# Too many fry



## avigdor (Jan 16, 2010)

hi,

I have a 90 gallon African Cichlids tank with a problem I don't know how to approach.

I started the tank with 15 assorted Malawi Cichlids and I thought that they will have enough room to roam.

I didn't think about fry and I didn't think I will have many fry because I decided not to separate the females when they have fry in their mouth.

I find myself today with about 20 fry, most of them are Metriaclima Estherae (Red Zebra) and as I write this question one of my Metriaclima Estherae females is carrying again fish.

I thought of catching the small fish and give them to my lfs but I have 250lbs of holey rocks and it is impossible to catch them since they are hiding in the rocks the second they see the net.

what should I do to control this about to be over crowded tank?

Thank you in advance,
Avigdor


----------



## lil_gold_ram (Mar 1, 2011)

Uhoh the problem is most lfs wont take them unless they are saleable size. My suggestion to you is get a breeder tank, the clear plastic ones that hang over the side or similar and try to catch as many as you can. Leave them in the tank until they grow out a little and then try bringing them to your lfs. They may take them at the size they are now but they might not give you any credit for them. Good luck!


----------



## xxbenjamminxx (Jan 22, 2011)

I have heard that synodontis catfish are real good at eating unwanted fry. Dont have any myself but read a lot posts where people use these as "fry control". Would also keep it down in the future too.


----------



## DJRansome (Oct 29, 2005)

Well the first problem is...are the fry pure. If not you would be doing the hobby a favor if you keep them in your home for their lifetimes. If you don't have tank space, there is the dreaded cull option which is why I like to avoid mixes that can hybridize up front.

They are likely to be pure if you have 1m:4f Metriaclima estherae in your tank and no other Metriaclima species or Labidochromis caeruleus. Especially if all other males have at least four females of their species in the tank as well.

A group of 5-6 Synodontis multipunctatus will help you with the problem ongoing, but they only eat newborn fry so if your juveniles are 1/4" or more you still have those 20 to consider.

You can also streamline your rocks so babies will not be able to hide...holey rock might be out.

You can remove females so that the fish cannot create fry.

You may have to remove decor one time to get the fry or remove females or small rocks or whatever you decide to do for fry control, but then you should be in better shape. :thumb:


----------



## avigdor (Jan 16, 2010)

Thank you all for the helpful replies.

I do think that the fry I have are all pure but I can't really tell.

I have a few rounds of fry, when the first round of fry is about 1.5" now and the latest round are about 1/4".

I do think I will have to take the rocks out of the tank for moving the fry, which will be a nightmare since I have also a lot of live plants (mostly Amazon Sward) that are beautifully planted between the rocks.

I have in my tank 5 Frontosas, which are about 2" now. Will they start eating some fry once they get bigger?

I know it is arguable to mix the fronts with the cichlids but so far they are all getting along.

Thank you once again for all the replies.

Avigdor.


----------



## gmaschke (Aug 23, 2008)

The Fronts will eat fry but Synodontis Multipunctatus cats will catch more believe it or not. I keep them in my tanks and in 3 years found one cat fry and one demasoni fry that made it. And I have several fish holding at a time in that tank.


----------

RECORDED INFORMATION:

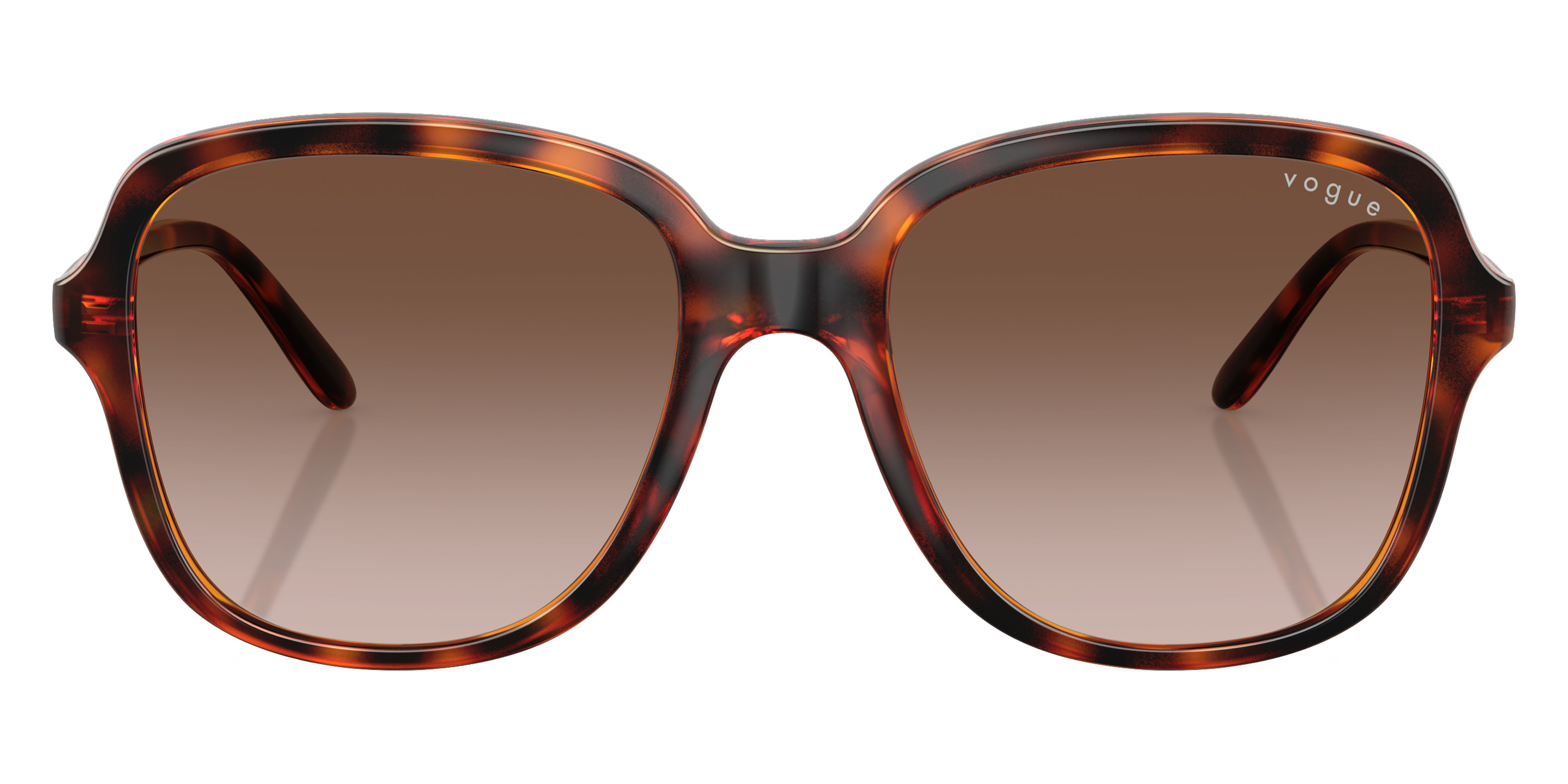 Vogue Eyewear™ - VO5601S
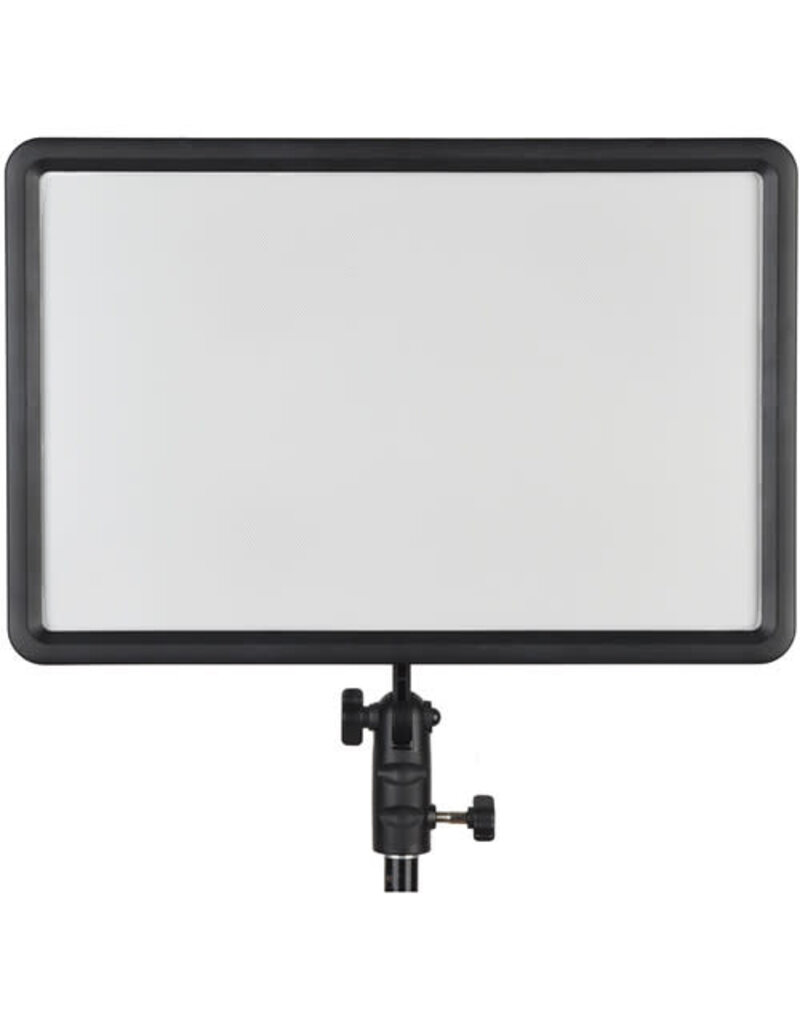 Godox Godox LEDP260C Bi-Color LED Light Panel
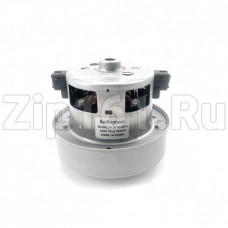 Двигатель для пылесоса Berlingtoun H=121/50, D135/97мм,2400w Samsung VCM-M30AU Двигатель для пылесоса Berlingtoun H=121/50, D135/97мм,2400w Samsung VCM-M30AU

WORK REQUIRED: Copy the portion of the fry thread between "They are likely" and "cannot create fry.", inclusive, renaming "juveniles" to "young fish" throughout. You won't need the material for this.

ANSWER TO THIS EXERCISE:
They are likely to be pure if you have 1m:4f Metriaclima estherae in your tank and no other Metriaclima species or Labidochromis caeruleus. Especially if all other males have at least four females of their species in the tank as well.

A group of 5-6 Synodontis multipunctatus will help you with the problem ongoing, but they only eat newborn fry so if your young fish are 1/4" or more you still have those 20 to consider.

You can also streamline your rocks so babies will not be able to hide...holey rock might be out.

You can remove females so that the fish cannot create fry.